(Data to use begins)
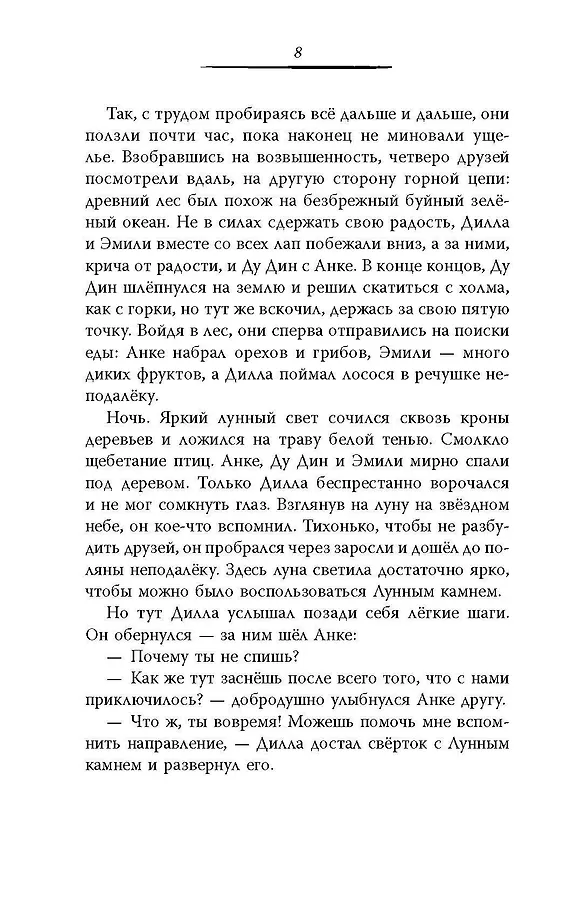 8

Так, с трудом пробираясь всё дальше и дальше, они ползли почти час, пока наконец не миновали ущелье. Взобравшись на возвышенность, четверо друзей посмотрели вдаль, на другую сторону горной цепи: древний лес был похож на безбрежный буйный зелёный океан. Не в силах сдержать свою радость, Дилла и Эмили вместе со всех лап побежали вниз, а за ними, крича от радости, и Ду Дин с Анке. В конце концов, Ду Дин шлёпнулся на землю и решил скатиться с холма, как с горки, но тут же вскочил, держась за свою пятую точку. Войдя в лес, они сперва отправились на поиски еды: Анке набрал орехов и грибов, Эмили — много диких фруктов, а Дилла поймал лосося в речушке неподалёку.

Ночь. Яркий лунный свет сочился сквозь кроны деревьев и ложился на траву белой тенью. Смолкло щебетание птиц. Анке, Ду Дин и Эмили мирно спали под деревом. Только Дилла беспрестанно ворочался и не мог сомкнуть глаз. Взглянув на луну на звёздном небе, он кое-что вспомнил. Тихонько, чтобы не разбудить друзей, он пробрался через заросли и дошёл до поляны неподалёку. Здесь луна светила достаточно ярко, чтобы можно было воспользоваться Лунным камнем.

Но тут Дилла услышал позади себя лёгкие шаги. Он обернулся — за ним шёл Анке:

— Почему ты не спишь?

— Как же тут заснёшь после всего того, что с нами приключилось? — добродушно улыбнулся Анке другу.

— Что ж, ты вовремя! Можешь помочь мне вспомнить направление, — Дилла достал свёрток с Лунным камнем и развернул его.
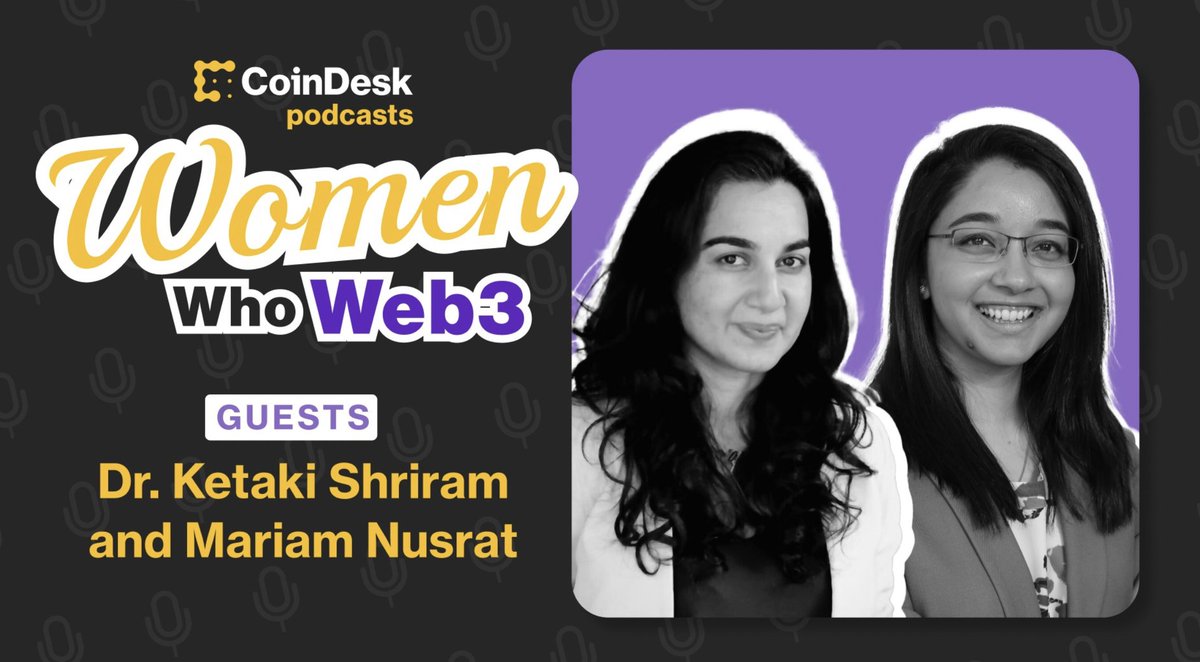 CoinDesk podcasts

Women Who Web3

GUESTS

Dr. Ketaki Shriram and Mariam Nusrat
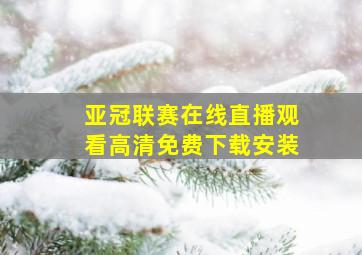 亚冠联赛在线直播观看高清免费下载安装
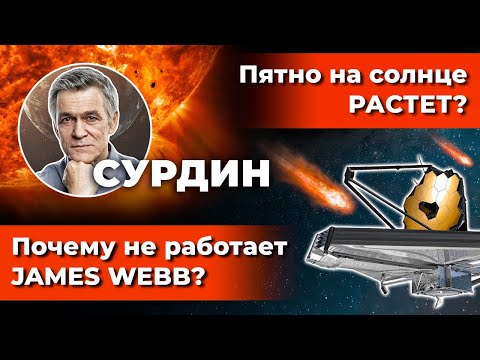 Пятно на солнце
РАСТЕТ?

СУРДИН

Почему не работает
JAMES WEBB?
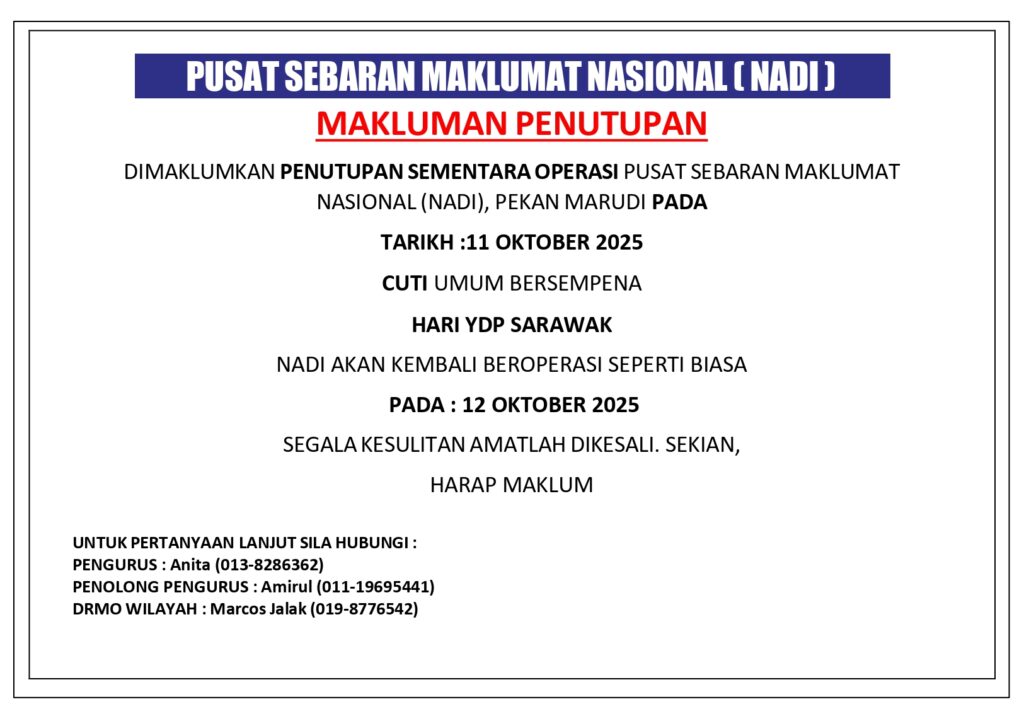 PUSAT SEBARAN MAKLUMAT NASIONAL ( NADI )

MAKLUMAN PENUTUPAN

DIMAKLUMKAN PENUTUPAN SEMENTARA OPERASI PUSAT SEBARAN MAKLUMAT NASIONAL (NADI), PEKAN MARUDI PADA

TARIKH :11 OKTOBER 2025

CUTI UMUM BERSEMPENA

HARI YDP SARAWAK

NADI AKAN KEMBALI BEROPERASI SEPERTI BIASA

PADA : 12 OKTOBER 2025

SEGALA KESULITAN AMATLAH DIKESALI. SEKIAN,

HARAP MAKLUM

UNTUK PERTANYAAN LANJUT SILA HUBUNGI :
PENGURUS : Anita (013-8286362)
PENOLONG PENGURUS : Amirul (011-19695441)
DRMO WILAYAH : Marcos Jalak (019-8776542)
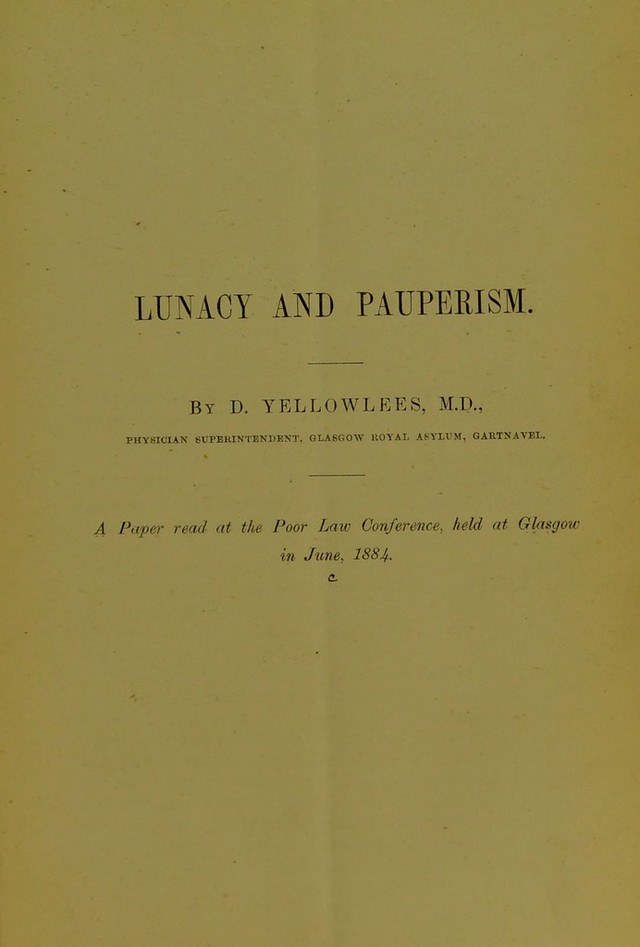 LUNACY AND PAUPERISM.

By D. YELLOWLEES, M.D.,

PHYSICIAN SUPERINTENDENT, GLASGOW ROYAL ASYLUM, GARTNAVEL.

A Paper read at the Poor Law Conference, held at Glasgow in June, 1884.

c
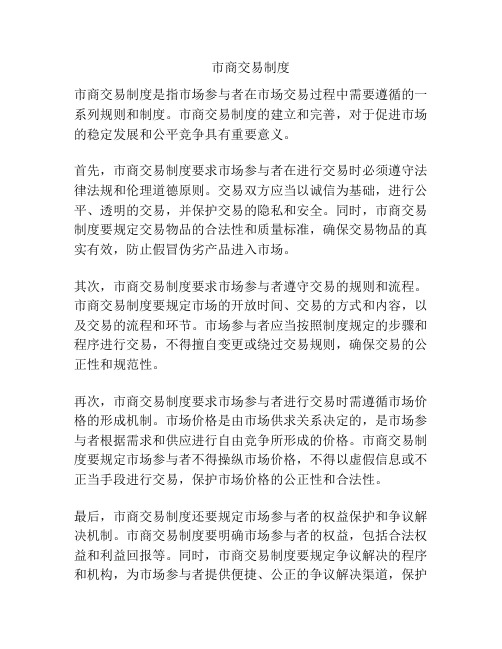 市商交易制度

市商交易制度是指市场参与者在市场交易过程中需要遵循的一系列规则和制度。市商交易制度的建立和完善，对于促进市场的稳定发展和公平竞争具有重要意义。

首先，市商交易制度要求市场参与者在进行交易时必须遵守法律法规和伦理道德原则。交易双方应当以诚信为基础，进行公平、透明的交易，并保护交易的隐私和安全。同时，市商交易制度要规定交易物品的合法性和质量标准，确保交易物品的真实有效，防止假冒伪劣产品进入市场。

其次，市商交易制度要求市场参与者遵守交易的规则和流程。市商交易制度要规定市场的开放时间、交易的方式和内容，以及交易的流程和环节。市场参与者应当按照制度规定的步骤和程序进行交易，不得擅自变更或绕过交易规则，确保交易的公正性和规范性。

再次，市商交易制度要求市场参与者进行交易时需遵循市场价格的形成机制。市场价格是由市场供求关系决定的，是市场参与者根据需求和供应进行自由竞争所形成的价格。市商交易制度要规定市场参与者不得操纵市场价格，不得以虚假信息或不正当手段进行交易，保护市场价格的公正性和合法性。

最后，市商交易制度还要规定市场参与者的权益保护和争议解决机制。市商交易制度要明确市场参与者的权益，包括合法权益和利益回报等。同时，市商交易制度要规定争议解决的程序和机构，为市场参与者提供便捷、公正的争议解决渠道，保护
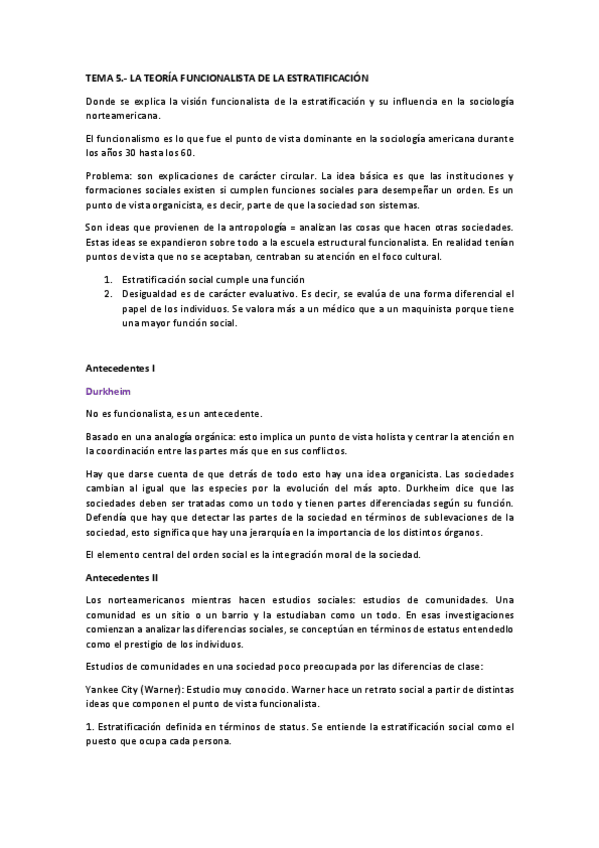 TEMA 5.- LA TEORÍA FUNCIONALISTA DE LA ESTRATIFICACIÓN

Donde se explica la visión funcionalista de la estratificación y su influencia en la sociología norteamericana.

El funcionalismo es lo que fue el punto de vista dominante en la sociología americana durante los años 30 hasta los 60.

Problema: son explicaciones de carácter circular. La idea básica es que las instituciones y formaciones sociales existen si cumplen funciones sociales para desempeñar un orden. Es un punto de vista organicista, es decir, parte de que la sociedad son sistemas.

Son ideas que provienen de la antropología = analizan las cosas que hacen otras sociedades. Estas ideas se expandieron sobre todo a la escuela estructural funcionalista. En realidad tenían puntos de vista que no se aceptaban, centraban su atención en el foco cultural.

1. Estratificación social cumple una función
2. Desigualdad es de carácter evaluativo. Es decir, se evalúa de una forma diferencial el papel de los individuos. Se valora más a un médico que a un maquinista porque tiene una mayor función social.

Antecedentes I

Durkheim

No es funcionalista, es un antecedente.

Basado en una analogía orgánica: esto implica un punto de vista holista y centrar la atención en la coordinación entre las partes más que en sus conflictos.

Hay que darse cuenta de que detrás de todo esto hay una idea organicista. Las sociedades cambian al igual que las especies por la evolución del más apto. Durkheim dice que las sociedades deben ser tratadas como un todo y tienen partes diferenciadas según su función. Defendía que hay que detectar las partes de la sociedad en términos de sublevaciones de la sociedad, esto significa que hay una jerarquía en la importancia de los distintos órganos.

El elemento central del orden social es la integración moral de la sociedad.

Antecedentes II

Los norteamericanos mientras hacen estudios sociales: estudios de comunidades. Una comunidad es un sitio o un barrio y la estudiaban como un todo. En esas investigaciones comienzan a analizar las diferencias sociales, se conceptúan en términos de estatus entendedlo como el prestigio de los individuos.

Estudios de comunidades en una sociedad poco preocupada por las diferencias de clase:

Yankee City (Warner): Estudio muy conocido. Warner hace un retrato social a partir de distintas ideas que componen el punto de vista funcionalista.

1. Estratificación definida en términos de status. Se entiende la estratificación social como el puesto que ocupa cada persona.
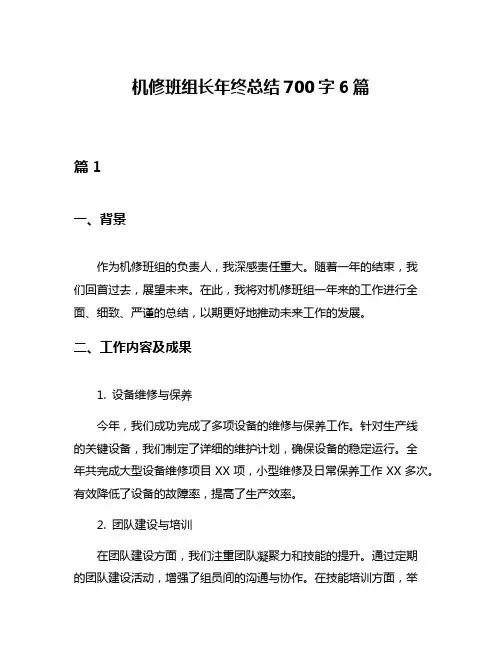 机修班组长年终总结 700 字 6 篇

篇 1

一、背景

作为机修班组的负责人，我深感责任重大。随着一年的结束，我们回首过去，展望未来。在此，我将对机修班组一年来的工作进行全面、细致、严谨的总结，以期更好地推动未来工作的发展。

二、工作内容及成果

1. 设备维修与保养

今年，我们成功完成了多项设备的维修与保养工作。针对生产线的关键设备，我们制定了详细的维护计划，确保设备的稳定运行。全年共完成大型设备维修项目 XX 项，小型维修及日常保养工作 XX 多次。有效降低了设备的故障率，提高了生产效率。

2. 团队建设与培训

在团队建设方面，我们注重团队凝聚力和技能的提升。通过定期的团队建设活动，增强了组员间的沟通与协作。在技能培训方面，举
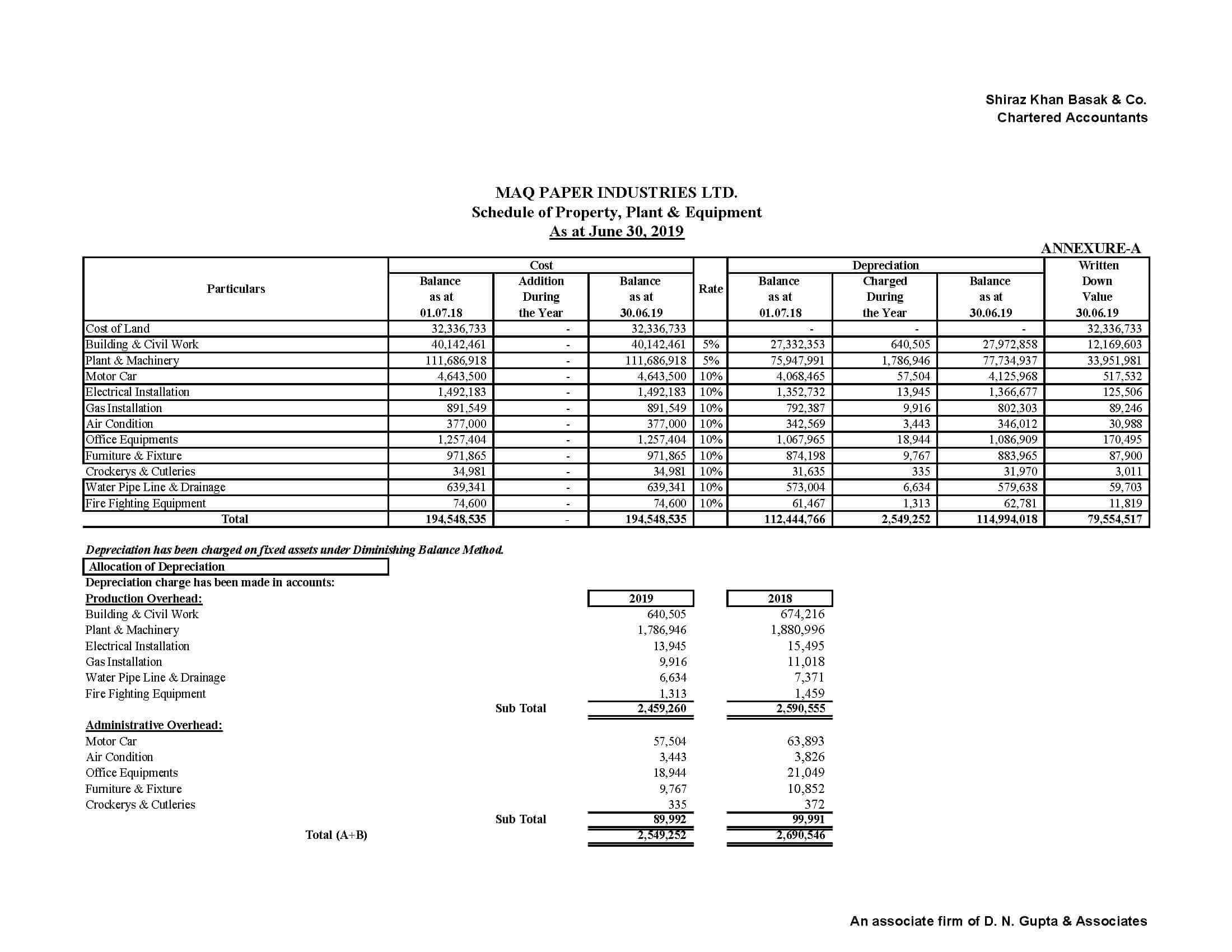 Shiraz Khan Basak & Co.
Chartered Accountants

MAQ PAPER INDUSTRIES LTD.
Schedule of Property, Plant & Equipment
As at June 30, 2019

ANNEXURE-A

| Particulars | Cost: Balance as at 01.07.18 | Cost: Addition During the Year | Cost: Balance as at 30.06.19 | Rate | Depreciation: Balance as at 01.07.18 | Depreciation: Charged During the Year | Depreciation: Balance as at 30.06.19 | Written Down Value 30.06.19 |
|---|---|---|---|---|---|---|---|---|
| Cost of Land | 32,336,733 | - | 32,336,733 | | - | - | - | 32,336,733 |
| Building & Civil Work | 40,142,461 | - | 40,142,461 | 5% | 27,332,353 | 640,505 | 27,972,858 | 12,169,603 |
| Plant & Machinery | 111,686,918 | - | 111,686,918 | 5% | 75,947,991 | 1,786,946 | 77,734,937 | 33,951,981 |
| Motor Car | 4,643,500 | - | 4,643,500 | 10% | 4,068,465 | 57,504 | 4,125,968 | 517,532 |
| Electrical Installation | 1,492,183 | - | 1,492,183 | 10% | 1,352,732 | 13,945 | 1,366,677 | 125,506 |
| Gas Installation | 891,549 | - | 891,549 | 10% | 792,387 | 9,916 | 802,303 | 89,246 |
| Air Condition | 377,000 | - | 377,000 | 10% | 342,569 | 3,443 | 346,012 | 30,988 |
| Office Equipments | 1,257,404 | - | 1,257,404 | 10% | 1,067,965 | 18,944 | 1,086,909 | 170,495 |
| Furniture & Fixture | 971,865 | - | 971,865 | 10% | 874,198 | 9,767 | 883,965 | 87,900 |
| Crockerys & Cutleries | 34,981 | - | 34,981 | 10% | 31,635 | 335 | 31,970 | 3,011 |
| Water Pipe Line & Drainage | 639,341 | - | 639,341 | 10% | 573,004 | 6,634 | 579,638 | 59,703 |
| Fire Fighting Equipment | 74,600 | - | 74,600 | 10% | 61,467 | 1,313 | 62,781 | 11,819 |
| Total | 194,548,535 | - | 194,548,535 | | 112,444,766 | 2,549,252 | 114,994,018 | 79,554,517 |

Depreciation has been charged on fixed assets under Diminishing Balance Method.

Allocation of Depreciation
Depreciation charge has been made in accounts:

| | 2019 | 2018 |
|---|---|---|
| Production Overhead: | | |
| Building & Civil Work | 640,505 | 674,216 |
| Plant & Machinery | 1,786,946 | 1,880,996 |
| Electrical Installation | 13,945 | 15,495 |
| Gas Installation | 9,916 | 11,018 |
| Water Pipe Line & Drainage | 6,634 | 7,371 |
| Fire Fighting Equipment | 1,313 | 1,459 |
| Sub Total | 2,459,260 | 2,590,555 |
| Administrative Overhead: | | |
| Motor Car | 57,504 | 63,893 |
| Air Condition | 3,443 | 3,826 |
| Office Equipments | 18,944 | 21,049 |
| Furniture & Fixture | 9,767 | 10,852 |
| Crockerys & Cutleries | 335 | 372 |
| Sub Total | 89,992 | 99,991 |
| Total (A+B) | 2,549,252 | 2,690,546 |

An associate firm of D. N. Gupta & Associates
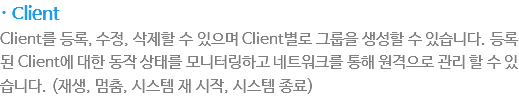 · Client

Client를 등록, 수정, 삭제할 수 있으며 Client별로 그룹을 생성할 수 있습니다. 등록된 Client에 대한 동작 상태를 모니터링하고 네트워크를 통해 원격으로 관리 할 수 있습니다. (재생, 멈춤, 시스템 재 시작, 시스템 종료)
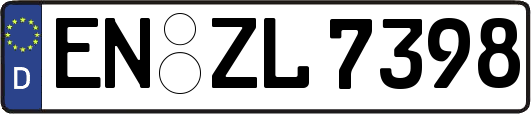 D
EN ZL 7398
(Data to use ends)
Pull out every line of the records above that contains the word "Work".

| Building & Civil Work | 40,142,461 | - | 40,142,461 | 5% | 27,332,353 | 640,505 | 27,972,858 | 12,169,603 |
| Building & Civil Work | 640,505 | 674,216 |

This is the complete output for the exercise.